If there is an error when updating the solver properties, such as when the provided travel mode references properties that don't exist on the current network dataset or references properties that are no longer applicable to the network dataset that was used to create the network analyst layer corresponding to the solver properties object, no exceptions are raised. The method will execute successfully, but you will get errors when you try to solve such a network analyst layer.
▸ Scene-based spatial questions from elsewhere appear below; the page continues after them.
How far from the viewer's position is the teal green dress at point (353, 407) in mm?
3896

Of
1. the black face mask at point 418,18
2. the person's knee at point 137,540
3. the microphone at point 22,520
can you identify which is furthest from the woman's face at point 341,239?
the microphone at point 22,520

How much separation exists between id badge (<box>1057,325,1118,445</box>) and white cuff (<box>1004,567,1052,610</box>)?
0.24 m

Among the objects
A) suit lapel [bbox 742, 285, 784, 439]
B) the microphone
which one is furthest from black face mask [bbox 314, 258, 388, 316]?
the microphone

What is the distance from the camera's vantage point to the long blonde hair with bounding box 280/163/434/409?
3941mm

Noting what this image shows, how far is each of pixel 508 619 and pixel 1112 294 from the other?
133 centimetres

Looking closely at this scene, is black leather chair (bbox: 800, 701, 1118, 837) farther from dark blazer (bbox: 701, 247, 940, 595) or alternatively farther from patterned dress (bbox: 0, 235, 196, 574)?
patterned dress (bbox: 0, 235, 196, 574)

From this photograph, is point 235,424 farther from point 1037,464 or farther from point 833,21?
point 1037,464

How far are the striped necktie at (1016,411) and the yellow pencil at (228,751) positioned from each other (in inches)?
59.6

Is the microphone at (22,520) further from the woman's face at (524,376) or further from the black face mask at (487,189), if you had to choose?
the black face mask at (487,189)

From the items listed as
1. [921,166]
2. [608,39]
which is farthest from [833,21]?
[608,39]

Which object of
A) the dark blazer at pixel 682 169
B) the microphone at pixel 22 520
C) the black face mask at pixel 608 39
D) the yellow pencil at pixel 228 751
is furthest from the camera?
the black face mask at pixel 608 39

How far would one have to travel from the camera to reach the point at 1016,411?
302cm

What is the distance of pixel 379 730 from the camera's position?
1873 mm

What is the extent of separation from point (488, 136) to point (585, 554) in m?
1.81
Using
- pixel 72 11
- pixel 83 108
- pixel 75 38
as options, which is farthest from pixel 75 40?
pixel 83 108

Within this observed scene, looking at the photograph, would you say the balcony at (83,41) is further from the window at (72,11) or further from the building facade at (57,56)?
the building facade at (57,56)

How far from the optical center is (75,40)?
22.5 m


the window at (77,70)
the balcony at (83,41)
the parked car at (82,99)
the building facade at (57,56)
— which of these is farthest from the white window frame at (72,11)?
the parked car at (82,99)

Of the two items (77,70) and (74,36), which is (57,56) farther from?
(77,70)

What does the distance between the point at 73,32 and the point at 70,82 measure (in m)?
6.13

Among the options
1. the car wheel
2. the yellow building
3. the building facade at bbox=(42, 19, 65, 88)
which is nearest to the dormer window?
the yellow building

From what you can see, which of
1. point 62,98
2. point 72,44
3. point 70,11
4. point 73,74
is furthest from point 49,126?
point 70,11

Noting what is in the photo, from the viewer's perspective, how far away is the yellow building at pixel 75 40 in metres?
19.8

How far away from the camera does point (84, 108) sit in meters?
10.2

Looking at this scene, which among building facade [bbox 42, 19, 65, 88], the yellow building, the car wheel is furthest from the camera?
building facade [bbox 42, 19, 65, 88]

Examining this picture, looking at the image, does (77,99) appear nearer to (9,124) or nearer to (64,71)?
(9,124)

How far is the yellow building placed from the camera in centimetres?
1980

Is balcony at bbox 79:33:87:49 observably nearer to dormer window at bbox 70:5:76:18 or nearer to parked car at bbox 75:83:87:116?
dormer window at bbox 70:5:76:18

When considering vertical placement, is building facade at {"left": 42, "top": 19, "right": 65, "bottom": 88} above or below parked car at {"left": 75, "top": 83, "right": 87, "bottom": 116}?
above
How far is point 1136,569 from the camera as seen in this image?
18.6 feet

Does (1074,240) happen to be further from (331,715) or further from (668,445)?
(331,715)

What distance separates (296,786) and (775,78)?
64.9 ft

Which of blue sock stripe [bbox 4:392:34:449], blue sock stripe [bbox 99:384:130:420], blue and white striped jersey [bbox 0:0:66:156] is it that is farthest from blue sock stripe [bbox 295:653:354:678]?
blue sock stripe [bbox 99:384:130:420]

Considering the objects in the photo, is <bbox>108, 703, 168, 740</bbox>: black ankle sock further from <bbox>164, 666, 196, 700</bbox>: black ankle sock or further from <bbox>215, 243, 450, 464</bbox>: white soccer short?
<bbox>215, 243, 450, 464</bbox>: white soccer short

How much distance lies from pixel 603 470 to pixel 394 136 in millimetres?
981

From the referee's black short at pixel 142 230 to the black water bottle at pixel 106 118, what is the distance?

If the travel_mode parameter does not reference a travel mode object or a string, a TypeError exception is raised. If the travel_mode parameter references a string and the string cannot be internally converted to a valid string representation of a travel mode object, a ValueError exception is raised.
Muestra de código
LocationAllocationSolverProperties example 1 (Python window)
The script shows how to update the problem type of a location-allocation network analysis layer to Minimize Facilities and set a power impedance transformation with an impedance parameter of 2. It assumes that a location-allocation layer called Stores Coverage has been created in a new map document based on the tutorial network dataset for San Francisco region.
#Get the location-allocation layer object from a layer named "Stores Coverage" in
#the table of contents
laLayer = arcpy.mapping.Layer("Stores Coverage")
#Get the solver properties object from the location-allocation layer
solverProps = arcpy.na.GetSolverProperties(laLayer)
#Update the properties for the location-allocation layer using the solver properties
#object
solverProps.problemType = "MINIMIZE_FACILITIES"
solverProps.impedanceTransformation = "POWER"
solverProps.impedanceParameter = 2
LocationAllocationSolverProperties example 2 (workflow)
The script shows how to choose optimal store locations that would generate the most business for a retail chain using location-allocation analysis. The script first creates a new location-allocation layer with appropriate analysis settings. As a next step, the candidate store locations and the block group centroids are loaded as facilities and demand points, respectively. The analysis is solved and saved to a layer file. Two subsequent analyses are performed by modifying the analysis properties using the LocationAllocationSolverProperties object. After each solve, the layer is stored as a layer file. The script uses the tutorial data for the San Francisco region. The detailed description of the scenario is available as part of exercise 9 in the Network Analyst tutorial. While the tutorial walks you through this scenario using the ArcMap user interface, the script provides an example of how the same scenario can be automated using a Python script.
import arcpy
#Set up the environment
arcpy.env.overwriteOutput = True
arcpy.env.workspace = "C:/data/SanFrancisco.gdb"
arcpy.CheckOutExtension("network")
#Set up variables
networkDataset = "Transportation/Streets_ND"
outNALayerName = "NewStoreLocations"
inFacilities = "Analysis/CandidateStores"
requiredFacility = "Analysis/ExistingStore"
competitorFacility = "Analysis/CompetitorStores"
inDemandPoints = "Analysis/TractCentroids"
outputFolder = "C:/data/output/"
#Create a new location-allocation layer. In this case the demand travels to
#the facility. We wish to find 3 potential store locations out of all the
#candidate store locations using the maximize attendance model.
outNALayer = arcpy.na.MakeLocationAllocationLayer(networkDataset, outNALayerName,
"TravelTime","DEMAND_TO_FACILITY",
"MAXIMIZE_ATTENDANCE",3,5,
"LINEAR")
#Get the layer object from the result object. The location-allocation layer
#can now be referenced using the layer object.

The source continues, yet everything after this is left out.